The novel explores the anguish and heartbreak of the clash between the displaced peoples and the relentless onslaught of ‘white law’, administered by often ill-paid and harassed judges in small town outposts and enforced in hot lead by US Marshalls, many of them post-bellum bandits, criminals, thugs and murderers, who could no more fire a pistol accurately than they could read. The terror of such application of notional justice is apparent in Ned’s summation of his plight, accused of murder, in hiding: ‘The one thing he could count on about the white law…was that sooner or later, day or night, winter or summer, they would come’.

The novel ends with chapters loosely based on the historical fact of Ned Christie’s War, when Ned fights off a succession of villainous white posses sent to root him out of the fort he’d constructed for his young wife – recently brutalised by one posse - and himself in the woods on the uplands of Shady Mountain in Oklahoma.

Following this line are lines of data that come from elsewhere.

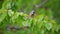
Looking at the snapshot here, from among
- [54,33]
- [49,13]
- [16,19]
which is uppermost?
[49,13]

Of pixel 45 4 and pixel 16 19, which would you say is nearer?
pixel 16 19

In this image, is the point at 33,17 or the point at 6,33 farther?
the point at 6,33

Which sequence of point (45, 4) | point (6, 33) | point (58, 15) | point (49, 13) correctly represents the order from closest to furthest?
point (6, 33), point (49, 13), point (45, 4), point (58, 15)

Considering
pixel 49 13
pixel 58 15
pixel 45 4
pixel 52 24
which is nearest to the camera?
pixel 52 24

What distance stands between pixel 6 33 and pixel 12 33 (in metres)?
0.11

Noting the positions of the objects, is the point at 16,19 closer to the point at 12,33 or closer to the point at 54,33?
the point at 54,33

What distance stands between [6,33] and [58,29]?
3.17ft

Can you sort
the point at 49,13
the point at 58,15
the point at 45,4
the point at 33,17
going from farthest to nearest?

In these days where truth has taken on a Humpty Dumptyish aspect and facts are, it seems, manipulable, it’s interesting to ponder the matter of a novel’s truth – a resonance in our understanding of human relationships – and its bending, or ditching of facts in deference to narrative propulsion, a hallmark of McMurtry’s writing. Does that vitiate the history? I don’t believe so. As someone once remarked about the historian Tacitus: ‘He may have got his facts wrong, but he told the truth.’ For the novel admits to fiction as a means of exploring the jeopardies of the people caught up in its own construct of dramatic facts.

The imitation of serious events, the hero destroyed by excess of virtues, the explosion and, thereby, catharsis of passions, a scenario that stirs pity and fear…all make Zeke and Ned a compelling American tragedy. A similar tragedy may, surely and grimly, be seen to resurface in Sandy Hook, Stoneman Douglas…too many others.

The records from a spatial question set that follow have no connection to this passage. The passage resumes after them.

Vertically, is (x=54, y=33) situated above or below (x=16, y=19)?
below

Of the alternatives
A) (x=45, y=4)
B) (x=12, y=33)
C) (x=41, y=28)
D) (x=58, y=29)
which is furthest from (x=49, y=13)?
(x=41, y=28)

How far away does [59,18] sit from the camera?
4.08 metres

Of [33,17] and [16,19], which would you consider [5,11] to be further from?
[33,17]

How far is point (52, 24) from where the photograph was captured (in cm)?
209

A while ago, I noted the sign above a gun shop in north-west America: Blessed are the Piece Makers, this at a time when protesters at the closure of the pits were parading with placards declaring: God, Guns and Coal made America Great.

Hiding behind the insistence that guns are a right and hunting an integral part of American manhood, the clamour of the NRA has a rocky logic: bad man with gun is stopped by good man with gun. Really?

Zeke and Ned concludes, in poignant reminiscence of Ned’s marksmanship as a squirrel hunter: ‘…there would be the shot; bark would fly from the limb the squirrel was on; then Mr Squirrel would come sailing down. He made it seem as easy as whistling, Ned. Easy as whistling, was how Ned made it seem…’

McMurtry’s prolific output includes a masterly series of novels, both comic and sorrowful, and unfailingly sympathetic, centred on small town Texas, beginning with The Last Picture Show…a continuum of America’s contemporary history.